The protocol described here removes the list. Signers prove eligibility against an external credential layer, sign at most once per petition, and submit through a relayer that aggregates many signatures into a single batched proof on Ethereum. The on-chain artifacts are per-class counts and a Boolean outcome, verifiable from L1 as long as the EIP-4844 blob payloads remain reachable through consensus retention or, past that window, a voluntary archive. A future government, a successor regime, or a coerced platform operator can demand the list, but the protocol does not produce one to hand over.

The implementation is open source, with a detailed specification. Sybil resistance is delegated to the ResilientIdentity credential layer from the first post in this series.

How petition signing breaks today

The standard model is a three-party chain.
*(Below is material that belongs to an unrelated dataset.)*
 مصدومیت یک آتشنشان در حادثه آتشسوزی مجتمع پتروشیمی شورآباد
A trusted organiser publishes the petition and collects signatures. A verifying authority (election commission, NGO compliance team, civic-tech vendor) checks each signature against a population register or a digital ID. The same state that lets this chain function in good conditions makes it brittle.

The European Citizens’ Initiative, the EU’s only direct-democracy instrument, requires signers in 18 of 27 member states to surrender their national identifier or passport number, along with full name, address, date of birth, and nationality, to a state verifying authority. The ECI is well-regulated and GDPR-compliant; it is also a compelled-collection surface by design. Online petition platforms (Change.org, We the People, and most civic-tech notaries) keep the signer list on a centralised database tied to email accounts and are subject to data-retention orders, subpoenas, and payment-processor pressure.
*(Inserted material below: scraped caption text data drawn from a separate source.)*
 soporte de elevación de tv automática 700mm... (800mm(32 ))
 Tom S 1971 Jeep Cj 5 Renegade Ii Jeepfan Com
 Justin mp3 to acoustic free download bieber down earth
Signers in adversarial jurisdictions face additional constraints: intermittent network access, no consistent device identity, and a meaningful probability of device seizure between sessions. The protocol assumes any party who can be reached by a subpoena will eventually be reached by one.

What we built

Organizer registers and funds a petition against the ResilientIdentity root R; signers build SNARKs that relayers aggregate into batches against the petition registry; disputants can repudiate active batches and a resolver closes the round.

A petition round runs in five stages. The organiser registers a petition under an existing ResilientIdentity (RI) Merkle root and escrows a bounty in an ERC-20 token. Eligible signers, each holding an RI credential, build a signer zero-knowledge proof against the registered petition and submit it through any reachable relayer. The relayer aggregates many signer proofs into a single batch proof that recursively verifies every inner proof, and publishes the batch as an EIP-4844 blob transaction. A two-week dispute window opens; anyone can repudiate a batch by submitting KZG openings that prove a specific record violates the batch rules. After the dispute window closes, anyone can compute the outcome from the blob payloads and the on-chain Indexed Merkle Tree roots, submit a resolution proof, and claim the bounty.

The petition’s on-chain footprint is the running root, the count, the outcome bits, and pseudonymous per-signature records (nullifier, identity_tag, class_tag) in the carrying blobs. No identity-bearing list, or list mapping people to signatures, is created.

Per-petition forward secrecy

Each signer holds a Forward-Secure Ratchet Tree (FSRT) chain. At enrolment the signer samples a seed, deterministically expands it into 2^24 per-slot values (each slot is a position in the signer’s local ratchet, one per future petition) via a Poseidon-sponge length-doubling PRG (Bellare and Yee, CT-RSA 2003), and commits to the depth-24 Merkle root inside their credential leaf. Once each petition’s dispute window closes, the signer overwrites the seed material that produced that slot’s value in place. A device compromise at time T reveals nothing about signatures whose petitions have already settled past their dispute deadlines.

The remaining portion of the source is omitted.